LONDON (AFP) - British Foreign Secretary Boris Johnson said on Thursday (July 14) that quitting the EU did not mean “leaving Europe”, as he brushed off criticism of his appointment in Prime Minister Theresa May’s new Brexit government.
“On Europe clearly we have to give effect to the will of the people in the referendum, but that does not mean in any sense leaving Europe,” said Johnson, who led the victorious campaign to leave the bloc last month.
May became prime minister late on Wednesday after David Cameron stepped down in the wake of the June 23 vote, which sent shockwaves around the world and sparked fears of an economic downturn as Britain potentially closes off its biggest market.
After six years as Cameron’s interior minister, she was viewed as a safe pair of hands to replace him, but began with a ruthless cull of some of her former Cabinet colleagues.
She removed long-serving finance minister George Osborne and Brexit campaigner and justice secretary Michael Gove – and stunned onlookers by giving Johnson the diplomatic brief.
The former London mayor is popular in Britain and well-known abroad – not least for a colourful use of language regularly directed at foreigners, including White House hopeful Hillary Clinton and Turkish President Recep Tayyip Erdogan.
Speaking to reporters outside the Foreign Office, Johnson shrugged off the idea that his appointment was controversial.
“After a vote like the referendum result on June 23, it’s inevitable that there is going to be a certain amount of plaster coming off the ceilings in the chancelleries of Europe,” Johnson said.
He also dismissed comments by French Foreign Minister Jean-Marc Ayrault that he had “lied a lot” during the Brexit campaign, saying he had just received a “charming letter” from his French counterpart.
Controversy over Johnson’s appointment overshadowed the first day of May’s premiership, which brings some stability after three tumultuous weeks following the EU vote.
European leaders have pressed her to move quickly in implementing Brexit, amid fears of the damage the continued uncertainty could do to the EU and the world economy.
New finance minister Philip Hammond warned Brexit was having “chilling effects” on the financial markets and said business investment decisions were being put on hold.
The Bank of England on Thursday held off on an anticipated cut in interest rates, keeping them unchanged at 0.5 per cent, but signalled a possible cut next month.
The British pound briefly jumped above US$1.34, while London’s FTSE 100 index slid after the bank announcement.

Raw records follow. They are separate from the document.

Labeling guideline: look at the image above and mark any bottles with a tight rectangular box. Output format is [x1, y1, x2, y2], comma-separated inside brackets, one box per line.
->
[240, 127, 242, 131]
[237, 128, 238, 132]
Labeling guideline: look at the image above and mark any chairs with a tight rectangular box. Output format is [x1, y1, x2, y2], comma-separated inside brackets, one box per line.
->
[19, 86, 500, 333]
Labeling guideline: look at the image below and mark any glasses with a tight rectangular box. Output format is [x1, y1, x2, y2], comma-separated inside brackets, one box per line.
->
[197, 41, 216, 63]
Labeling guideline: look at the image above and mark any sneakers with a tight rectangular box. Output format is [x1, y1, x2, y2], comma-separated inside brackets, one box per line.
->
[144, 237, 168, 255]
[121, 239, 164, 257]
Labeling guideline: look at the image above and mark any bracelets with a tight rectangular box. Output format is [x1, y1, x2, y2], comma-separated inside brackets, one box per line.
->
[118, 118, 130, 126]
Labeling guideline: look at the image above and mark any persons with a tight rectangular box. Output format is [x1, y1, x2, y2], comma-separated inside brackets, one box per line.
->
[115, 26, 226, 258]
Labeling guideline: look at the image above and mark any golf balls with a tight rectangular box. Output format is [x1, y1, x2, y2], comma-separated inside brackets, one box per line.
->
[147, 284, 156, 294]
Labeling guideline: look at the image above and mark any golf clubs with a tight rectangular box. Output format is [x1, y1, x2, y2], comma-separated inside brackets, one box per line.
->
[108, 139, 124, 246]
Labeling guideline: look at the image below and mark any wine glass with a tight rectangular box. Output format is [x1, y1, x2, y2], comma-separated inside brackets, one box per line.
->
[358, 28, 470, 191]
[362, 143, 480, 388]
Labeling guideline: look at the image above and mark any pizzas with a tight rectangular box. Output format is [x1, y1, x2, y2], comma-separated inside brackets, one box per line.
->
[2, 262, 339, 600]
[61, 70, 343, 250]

Frankfurt’s DAX 30 rallied to its highest point since the Brexit vote.
Johnson had appeared destined for the political wilderness after backing out of the contest to replace Cameron as Conservative party leader. He said he was “humbled” at his appointment – his first ever ministerial post.
British and European media reacted with incredulity to the news, noting he had once described Clinton as a “sadistic nurse in a mental hospital”, and compared the EU’s ambitions for closer integration to Hitler’s.
Others noted that he will not be in charge of EU exit negotiations – and may still yet prove himself.
“He’s got some apologies to make, but as the UK’s salesman, he’ll do a stand-up job,” said Simon Usherwood, senior politics lecturer at the University of Surrey.
Johnson received a call from US Secretary of State John Kerry, where they “pledged to work closely together as Nato allies”, State Department spokesman John Kirby said.
Kerry also “stressed US support for a sensible and measured approach to the Brexit process”, he said.
Johnson added that the US diplomat had expressed a desire for “more Britain abroad, a greater global profile. And I think we now have the opportunity to achieve that”.
May had personally campaigned to stay in the EU but confirmed that “Brexit means Brexit” by appointing two arch eurosceptics to her cabinet.
David Davis has been put in charge of exit negotiations as new Brexit minister, while Liam Fox has responsibility for negotiating new trade agreements outside the bloc.
EU leaders, still reeling from Britain’s decision to become the first country to leave the bloc in its 60-year history, pressed May for a quick divorce.
May’s first calls after taking over late Wednesday were to Europe’s top two powerbrokers, German Chancellor Angela Merkel and French President Francois Hollande.
Hollande “reiterated his wish for the negotiations on Britain’s departure from the European Union to be undertaken as soon as possible”, his office said.
European Commission President Jean-Claude Juncker said the vote “has created a new situation which the United Kingdom and the European Union will have to address soon”.
May’s spokesman said she had emphasised in the phone calls, which also included Irish premier Enda Kenny, that she would implement the referendum decision.
But she “explained that we would need some time to prepare for these negotiations”.